* Exercise instructions
Return nothing but the lines from the line containing "Looking at the objects" through the last line of the records, reproduced exactly.
┌─ Material shown
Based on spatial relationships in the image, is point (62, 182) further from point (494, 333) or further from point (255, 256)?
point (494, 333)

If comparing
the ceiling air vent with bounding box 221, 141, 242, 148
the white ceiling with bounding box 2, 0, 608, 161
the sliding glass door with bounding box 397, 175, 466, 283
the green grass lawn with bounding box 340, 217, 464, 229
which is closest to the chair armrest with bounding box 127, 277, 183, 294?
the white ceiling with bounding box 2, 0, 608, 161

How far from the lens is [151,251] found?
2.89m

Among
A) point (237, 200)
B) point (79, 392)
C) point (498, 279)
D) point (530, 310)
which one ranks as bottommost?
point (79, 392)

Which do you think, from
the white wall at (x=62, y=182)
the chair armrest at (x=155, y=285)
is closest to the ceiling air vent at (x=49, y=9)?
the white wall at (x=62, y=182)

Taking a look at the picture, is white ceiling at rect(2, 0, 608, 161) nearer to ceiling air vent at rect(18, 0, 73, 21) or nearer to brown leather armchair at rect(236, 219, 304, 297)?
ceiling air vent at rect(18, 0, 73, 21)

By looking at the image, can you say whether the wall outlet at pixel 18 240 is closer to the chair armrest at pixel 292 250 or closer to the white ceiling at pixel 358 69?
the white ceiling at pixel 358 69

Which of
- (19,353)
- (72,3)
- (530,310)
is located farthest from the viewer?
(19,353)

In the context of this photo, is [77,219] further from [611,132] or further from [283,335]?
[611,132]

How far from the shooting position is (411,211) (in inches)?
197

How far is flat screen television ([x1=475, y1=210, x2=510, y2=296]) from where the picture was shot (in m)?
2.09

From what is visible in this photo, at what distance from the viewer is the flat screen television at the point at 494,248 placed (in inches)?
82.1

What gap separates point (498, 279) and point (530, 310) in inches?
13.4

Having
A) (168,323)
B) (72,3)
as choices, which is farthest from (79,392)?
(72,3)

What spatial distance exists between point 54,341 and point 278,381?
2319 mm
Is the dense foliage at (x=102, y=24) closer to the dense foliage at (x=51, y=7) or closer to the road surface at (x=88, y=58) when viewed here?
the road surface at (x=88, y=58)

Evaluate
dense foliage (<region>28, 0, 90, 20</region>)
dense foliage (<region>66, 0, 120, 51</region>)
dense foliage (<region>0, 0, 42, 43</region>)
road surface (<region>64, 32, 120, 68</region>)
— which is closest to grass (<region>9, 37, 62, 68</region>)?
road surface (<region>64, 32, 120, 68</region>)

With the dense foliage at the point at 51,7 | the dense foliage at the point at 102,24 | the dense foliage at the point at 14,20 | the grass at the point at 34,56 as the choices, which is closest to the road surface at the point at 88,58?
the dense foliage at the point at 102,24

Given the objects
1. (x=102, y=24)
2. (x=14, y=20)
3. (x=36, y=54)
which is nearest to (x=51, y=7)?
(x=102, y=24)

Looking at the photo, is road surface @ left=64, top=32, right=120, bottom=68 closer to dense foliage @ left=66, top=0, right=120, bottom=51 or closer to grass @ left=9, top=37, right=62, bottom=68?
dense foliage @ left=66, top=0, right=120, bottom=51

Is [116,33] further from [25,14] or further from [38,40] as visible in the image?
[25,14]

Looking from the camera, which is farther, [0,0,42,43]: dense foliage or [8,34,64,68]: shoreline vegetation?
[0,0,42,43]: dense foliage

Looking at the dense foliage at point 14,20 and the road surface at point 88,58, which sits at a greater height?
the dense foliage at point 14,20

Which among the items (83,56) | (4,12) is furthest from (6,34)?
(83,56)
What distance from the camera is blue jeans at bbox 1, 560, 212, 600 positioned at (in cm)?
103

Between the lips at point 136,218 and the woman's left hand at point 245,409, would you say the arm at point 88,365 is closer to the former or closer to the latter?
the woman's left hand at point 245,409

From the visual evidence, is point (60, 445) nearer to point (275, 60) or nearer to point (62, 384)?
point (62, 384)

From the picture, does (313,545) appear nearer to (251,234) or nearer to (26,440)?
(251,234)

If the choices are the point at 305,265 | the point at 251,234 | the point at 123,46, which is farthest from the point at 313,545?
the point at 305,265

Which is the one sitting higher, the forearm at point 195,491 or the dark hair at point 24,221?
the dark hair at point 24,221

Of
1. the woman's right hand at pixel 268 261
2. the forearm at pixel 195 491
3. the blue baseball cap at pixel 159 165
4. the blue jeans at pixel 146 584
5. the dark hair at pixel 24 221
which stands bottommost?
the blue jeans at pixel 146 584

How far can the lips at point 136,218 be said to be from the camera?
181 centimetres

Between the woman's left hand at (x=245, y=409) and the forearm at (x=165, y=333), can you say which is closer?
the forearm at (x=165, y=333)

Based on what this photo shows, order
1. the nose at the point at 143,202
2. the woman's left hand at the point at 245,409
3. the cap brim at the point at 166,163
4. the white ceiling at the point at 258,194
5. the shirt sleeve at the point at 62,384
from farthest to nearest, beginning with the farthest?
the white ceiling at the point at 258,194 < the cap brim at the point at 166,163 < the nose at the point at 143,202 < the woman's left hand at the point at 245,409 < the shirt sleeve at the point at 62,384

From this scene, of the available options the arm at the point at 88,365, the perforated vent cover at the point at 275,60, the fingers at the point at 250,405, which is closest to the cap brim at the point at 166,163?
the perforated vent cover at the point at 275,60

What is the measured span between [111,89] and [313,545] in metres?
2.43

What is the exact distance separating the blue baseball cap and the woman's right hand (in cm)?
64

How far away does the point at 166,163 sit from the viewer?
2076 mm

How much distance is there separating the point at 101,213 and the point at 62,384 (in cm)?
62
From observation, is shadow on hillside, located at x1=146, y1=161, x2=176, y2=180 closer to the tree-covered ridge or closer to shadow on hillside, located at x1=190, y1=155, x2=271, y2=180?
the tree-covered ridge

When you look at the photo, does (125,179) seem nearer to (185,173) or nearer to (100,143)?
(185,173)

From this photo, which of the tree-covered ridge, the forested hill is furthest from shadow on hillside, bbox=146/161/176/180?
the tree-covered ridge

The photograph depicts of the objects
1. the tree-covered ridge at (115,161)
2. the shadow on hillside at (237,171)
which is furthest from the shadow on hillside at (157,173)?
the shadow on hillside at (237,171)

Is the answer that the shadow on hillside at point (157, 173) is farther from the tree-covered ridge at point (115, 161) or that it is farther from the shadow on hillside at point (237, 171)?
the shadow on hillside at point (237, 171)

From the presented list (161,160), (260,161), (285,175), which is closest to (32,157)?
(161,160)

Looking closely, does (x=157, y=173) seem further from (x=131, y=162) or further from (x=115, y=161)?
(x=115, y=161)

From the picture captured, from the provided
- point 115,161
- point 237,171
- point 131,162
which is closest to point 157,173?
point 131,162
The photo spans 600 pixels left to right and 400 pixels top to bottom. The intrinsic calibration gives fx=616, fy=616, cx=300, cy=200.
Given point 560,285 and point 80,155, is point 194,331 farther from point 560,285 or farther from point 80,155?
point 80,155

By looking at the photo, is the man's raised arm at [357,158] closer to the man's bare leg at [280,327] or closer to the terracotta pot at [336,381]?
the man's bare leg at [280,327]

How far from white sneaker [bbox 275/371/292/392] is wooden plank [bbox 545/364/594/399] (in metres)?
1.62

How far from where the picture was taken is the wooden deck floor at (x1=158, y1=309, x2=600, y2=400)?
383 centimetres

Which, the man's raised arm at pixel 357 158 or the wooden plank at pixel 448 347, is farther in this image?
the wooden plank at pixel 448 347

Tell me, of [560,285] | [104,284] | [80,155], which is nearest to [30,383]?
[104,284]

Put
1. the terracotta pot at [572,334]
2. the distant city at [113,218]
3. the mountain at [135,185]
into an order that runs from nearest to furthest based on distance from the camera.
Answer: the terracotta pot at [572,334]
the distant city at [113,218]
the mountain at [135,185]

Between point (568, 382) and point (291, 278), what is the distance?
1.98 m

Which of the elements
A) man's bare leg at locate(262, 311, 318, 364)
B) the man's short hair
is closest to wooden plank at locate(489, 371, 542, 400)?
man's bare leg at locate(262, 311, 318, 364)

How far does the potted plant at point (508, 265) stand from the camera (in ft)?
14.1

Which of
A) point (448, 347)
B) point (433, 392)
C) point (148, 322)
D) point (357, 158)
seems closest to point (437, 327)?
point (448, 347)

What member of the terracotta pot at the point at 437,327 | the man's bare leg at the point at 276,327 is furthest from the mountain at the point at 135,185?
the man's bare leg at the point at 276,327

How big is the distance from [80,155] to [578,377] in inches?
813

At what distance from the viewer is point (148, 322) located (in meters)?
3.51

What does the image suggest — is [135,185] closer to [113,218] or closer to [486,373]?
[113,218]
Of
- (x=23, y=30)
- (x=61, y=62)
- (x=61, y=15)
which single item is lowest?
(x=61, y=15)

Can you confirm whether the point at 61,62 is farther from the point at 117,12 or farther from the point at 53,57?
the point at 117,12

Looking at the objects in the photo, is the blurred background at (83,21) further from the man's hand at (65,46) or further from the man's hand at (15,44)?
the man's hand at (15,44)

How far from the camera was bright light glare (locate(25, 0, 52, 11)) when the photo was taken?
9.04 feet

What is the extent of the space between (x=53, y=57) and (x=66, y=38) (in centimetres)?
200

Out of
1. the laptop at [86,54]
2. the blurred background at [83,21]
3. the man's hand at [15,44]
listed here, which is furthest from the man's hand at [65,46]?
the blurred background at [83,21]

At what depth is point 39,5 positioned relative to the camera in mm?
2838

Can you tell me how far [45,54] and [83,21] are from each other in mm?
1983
└─
* Answer
Looking at the objects in the photo, is the blurred background at (83,21) further from the man's hand at (65,46) or further from the man's hand at (15,44)?
the man's hand at (15,44)

How far from the camera was bright light glare (locate(25, 0, 52, 11)) when the photo was taken?
9.04 feet

What is the extent of the space between (x=53, y=57) and (x=66, y=38) (in centimetres)?
200

Out of
1. the laptop at [86,54]
2. the blurred background at [83,21]
3. the man's hand at [15,44]
listed here, which is furthest from the man's hand at [65,46]?
the blurred background at [83,21]

At what depth is point 39,5 positioned relative to the camera in mm?
2838

Can you tell me how far [45,54] and [83,21] are from each other in mm?
1983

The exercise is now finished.